Chapter 13

2019

"Ami," someone lifts my head up, "look at me." I close my eyes.

"Ami, when will you stop doing it?

I try to open my eyes, but close them again.

"Do you understand that you are killing yourself?" Sebastian's voice started to bore me lately.

"Fuck off."

"If you don't stop, I will tell mom." I'm laughing. Aloud. Hysterically.

"Will you tell mom? Oh, Sebastian, you're still such a child."

"You understand that you can't just drink all summer, alcohol won't take your heartache away."

"And what?" I jump out of bed. "What difference does it make, whether it will take away my heartache or not, whether it will kill me or leave me alive? I don't care, Sebastian," I push him. "Do you hear me?"

"No," he snatches the bottle of scotch from my hands and goes to the sink. "If I see this rubbish even once more in my flat, then you can look for another place to live." And Sebastian pours out almost the entire contents of the bottle.

"Are you crazy?" I rush to him and try to take away the alcohol.

"Amelia," he says through his teeth, "you better step back."

I walk away, crossing my arms over my chest and giving him a murderous look.

"Fuck you, Sebastian. You were always perfect for our parents." I shout and run out into the street.

Although it is almost the middle of summer, going out at eleven o'clock in the evening in only shorts and a T-shirt is not the best decision.

I sit down on a bench near the entrance, cross my legs and arms.

"Why did you leave me?" I said, into the darkness.

"Why did you leave me alone?"

Tears trickle down my cheeks, but I wipe them away.

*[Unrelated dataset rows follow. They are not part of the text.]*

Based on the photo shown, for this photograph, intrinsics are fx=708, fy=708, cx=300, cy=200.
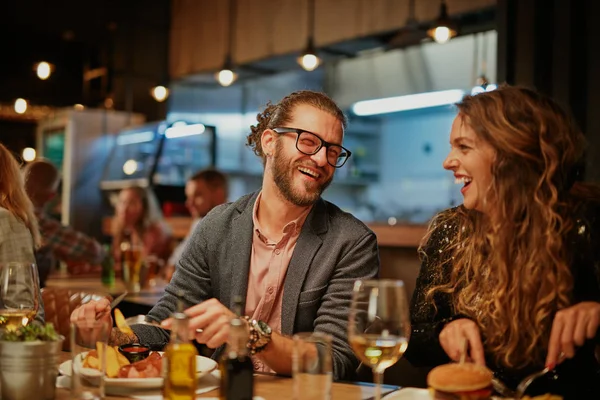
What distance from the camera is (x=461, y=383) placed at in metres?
1.26

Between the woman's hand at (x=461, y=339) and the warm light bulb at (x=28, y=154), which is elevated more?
the warm light bulb at (x=28, y=154)

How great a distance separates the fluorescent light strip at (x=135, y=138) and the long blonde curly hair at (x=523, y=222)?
6.26 meters

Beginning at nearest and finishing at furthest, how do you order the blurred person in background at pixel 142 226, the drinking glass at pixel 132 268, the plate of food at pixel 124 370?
the plate of food at pixel 124 370, the drinking glass at pixel 132 268, the blurred person in background at pixel 142 226

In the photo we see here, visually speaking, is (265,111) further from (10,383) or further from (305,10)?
(305,10)

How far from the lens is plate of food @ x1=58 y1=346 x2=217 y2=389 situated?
1.45 meters

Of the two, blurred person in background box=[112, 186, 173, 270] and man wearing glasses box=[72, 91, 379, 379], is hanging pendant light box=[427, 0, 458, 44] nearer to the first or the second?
blurred person in background box=[112, 186, 173, 270]

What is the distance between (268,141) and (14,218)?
0.91m

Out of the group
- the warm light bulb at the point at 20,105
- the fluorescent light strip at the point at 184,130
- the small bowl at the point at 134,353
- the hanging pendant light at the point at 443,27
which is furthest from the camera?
the warm light bulb at the point at 20,105

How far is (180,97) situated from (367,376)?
6784 mm

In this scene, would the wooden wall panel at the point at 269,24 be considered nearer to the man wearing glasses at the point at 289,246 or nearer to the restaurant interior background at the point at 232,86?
the restaurant interior background at the point at 232,86

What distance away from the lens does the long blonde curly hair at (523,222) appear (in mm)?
1722

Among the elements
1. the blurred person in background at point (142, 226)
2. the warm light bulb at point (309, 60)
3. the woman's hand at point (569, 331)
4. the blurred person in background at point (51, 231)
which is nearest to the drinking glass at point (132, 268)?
Answer: the blurred person in background at point (51, 231)

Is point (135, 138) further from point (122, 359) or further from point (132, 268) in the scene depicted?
point (122, 359)

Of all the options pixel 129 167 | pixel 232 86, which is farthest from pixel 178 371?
pixel 232 86
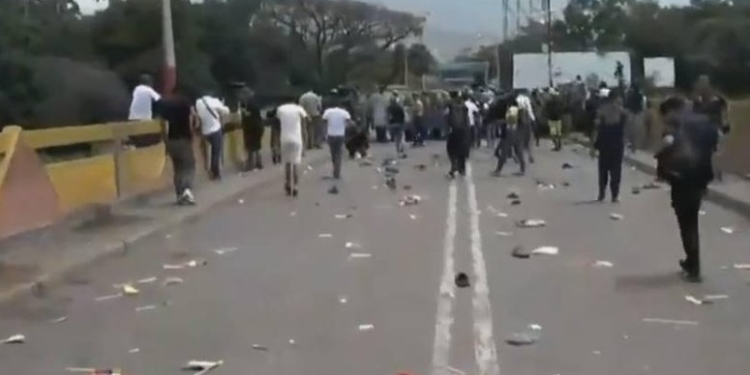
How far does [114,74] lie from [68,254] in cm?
5236

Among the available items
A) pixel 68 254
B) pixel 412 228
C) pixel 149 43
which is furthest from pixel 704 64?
pixel 68 254

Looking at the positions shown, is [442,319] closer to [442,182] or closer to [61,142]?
[61,142]

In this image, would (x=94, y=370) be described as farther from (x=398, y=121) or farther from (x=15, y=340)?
(x=398, y=121)

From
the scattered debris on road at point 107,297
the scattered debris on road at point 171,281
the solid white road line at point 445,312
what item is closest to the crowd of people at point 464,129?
the solid white road line at point 445,312

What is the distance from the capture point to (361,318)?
497 inches

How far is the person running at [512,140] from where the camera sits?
34.2m

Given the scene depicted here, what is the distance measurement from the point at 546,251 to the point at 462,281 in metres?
3.22

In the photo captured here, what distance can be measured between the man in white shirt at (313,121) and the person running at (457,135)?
12.4 meters

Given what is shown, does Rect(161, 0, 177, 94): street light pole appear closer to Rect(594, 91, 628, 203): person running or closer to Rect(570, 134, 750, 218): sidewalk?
Rect(570, 134, 750, 218): sidewalk

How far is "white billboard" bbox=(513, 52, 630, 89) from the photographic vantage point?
74.6 metres

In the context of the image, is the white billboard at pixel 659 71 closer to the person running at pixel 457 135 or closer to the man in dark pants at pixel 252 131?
the man in dark pants at pixel 252 131

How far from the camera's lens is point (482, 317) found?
12.6m

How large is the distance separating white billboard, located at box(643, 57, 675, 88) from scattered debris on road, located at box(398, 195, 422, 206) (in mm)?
48322

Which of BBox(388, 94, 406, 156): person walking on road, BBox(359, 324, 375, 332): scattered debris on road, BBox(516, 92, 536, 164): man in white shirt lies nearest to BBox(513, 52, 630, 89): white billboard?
BBox(388, 94, 406, 156): person walking on road
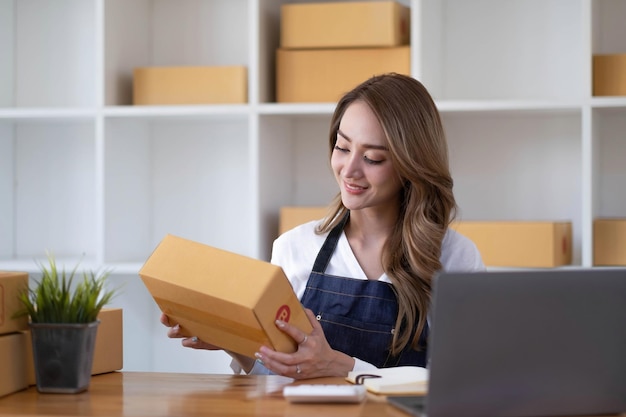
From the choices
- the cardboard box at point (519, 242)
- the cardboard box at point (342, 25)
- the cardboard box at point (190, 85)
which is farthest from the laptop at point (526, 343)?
the cardboard box at point (190, 85)

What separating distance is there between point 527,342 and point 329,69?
5.79 feet

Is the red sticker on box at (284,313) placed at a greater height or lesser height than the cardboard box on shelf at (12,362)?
greater

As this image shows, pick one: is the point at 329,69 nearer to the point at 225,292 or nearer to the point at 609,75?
the point at 609,75

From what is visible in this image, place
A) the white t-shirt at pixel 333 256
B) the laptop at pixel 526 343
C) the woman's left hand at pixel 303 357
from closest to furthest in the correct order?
1. the laptop at pixel 526 343
2. the woman's left hand at pixel 303 357
3. the white t-shirt at pixel 333 256

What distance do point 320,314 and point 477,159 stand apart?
3.79ft

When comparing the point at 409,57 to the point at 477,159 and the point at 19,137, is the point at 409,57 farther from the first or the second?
the point at 19,137

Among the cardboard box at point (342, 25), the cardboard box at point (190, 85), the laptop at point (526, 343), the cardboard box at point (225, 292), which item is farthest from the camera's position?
the cardboard box at point (190, 85)

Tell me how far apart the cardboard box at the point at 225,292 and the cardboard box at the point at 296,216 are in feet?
3.98

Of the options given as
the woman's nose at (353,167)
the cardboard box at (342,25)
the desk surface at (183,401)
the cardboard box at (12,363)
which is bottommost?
the desk surface at (183,401)

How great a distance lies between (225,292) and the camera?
5.14ft

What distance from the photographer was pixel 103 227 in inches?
119

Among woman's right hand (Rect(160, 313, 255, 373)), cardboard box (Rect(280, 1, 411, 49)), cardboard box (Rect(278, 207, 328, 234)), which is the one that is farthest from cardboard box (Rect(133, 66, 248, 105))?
woman's right hand (Rect(160, 313, 255, 373))

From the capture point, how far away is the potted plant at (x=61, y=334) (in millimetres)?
1573

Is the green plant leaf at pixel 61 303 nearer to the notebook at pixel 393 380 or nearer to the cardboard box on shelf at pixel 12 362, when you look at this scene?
the cardboard box on shelf at pixel 12 362
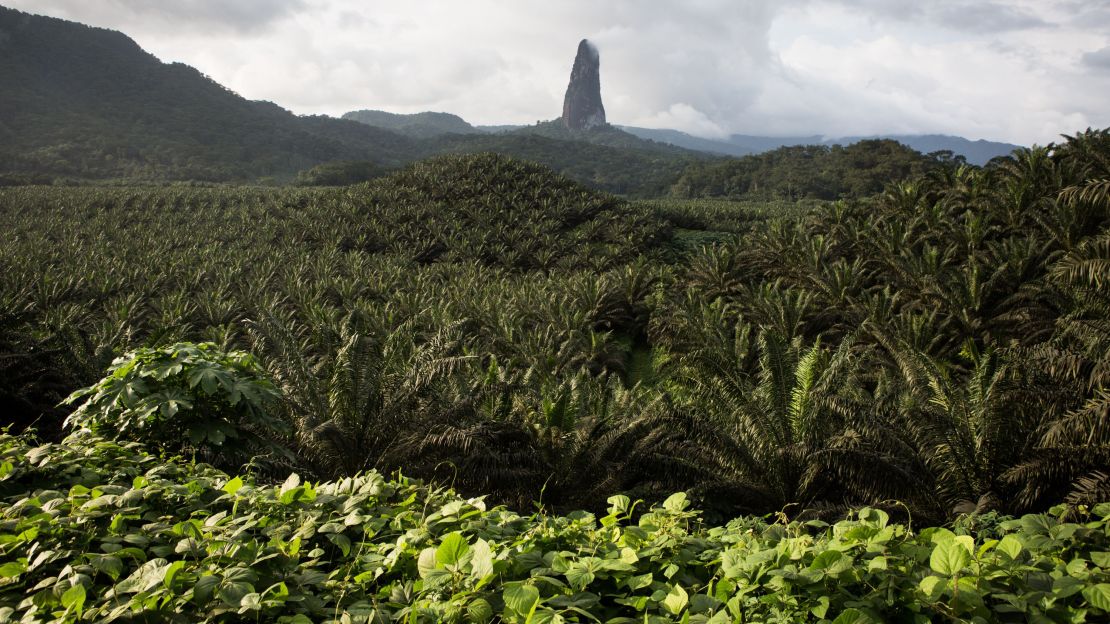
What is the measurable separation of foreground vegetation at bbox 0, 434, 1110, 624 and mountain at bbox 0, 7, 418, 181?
7135 cm

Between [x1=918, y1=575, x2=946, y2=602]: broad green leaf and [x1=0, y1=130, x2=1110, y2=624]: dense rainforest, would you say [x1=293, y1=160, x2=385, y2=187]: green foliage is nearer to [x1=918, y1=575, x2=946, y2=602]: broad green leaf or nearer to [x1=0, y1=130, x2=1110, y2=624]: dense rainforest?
[x1=0, y1=130, x2=1110, y2=624]: dense rainforest

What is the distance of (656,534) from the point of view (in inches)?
93.7

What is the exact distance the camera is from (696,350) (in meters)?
9.94

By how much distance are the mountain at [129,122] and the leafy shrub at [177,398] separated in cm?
6861

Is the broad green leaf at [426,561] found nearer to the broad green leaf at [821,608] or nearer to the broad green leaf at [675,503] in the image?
the broad green leaf at [675,503]

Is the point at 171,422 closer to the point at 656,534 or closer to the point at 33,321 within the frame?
the point at 656,534

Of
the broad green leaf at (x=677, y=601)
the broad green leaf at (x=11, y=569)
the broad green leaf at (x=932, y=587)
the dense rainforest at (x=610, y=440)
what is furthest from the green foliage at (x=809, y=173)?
the broad green leaf at (x=11, y=569)

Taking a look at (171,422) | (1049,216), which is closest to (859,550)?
(171,422)

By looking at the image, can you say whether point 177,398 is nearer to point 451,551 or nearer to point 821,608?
point 451,551

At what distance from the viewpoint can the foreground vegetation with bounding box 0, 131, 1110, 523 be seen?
19.7ft

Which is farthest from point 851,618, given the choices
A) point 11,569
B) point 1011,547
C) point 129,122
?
point 129,122

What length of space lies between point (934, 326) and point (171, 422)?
13179 millimetres

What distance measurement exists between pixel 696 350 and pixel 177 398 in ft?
25.1

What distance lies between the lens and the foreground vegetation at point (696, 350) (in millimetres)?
5996
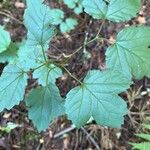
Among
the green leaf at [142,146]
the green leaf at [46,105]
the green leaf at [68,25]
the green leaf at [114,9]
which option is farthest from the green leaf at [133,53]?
the green leaf at [68,25]

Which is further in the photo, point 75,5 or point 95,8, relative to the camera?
point 75,5

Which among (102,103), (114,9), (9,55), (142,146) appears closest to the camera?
(102,103)

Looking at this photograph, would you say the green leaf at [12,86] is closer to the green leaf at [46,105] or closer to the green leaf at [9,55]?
the green leaf at [46,105]

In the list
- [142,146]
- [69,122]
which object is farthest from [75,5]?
[142,146]

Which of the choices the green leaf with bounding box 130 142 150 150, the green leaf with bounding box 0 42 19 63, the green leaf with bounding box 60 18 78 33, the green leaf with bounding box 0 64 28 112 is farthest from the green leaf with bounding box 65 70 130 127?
the green leaf with bounding box 60 18 78 33

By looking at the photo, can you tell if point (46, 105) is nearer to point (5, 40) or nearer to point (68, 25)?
point (5, 40)

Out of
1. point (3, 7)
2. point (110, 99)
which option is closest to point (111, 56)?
point (110, 99)
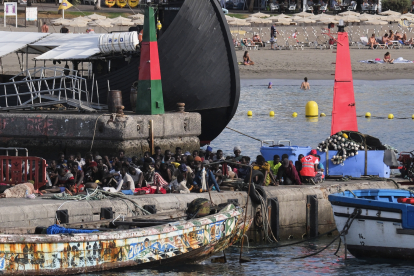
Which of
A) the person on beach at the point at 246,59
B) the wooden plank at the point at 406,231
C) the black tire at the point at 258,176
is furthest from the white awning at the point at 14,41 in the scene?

I want to scream, but this silence is now louder than my scream.

"I'm here, Amelia," Sebastian sits down next to me and hugs me. "I know it's hard for you. And I would do anything to take your pain away from you, I will always be here for you."

This is not the first time since living in his flat that he sees me crying, not the first time he comforts me and promises that the pain will one day pass.

I stopped believing in it a long time ago, even after my father died. Anything can happen to you, you can accept the situation, forget about it, but the pain will always be there. Your heart will always tingle when you remember what once destroyed it. Your breathing will stop for a moment, you will feel like you are drowning in a huge lake of pain, and it will always be like that. This scar can't be erased from memories.

Denys left me with my scar for life. Every time I look in the mirror in the bathroom, when I change my clothes, every time I want to put on a bikini, I think of him.

I don't know how to live with it. But I know for sure that I will never fall in love again in my life. I just can't.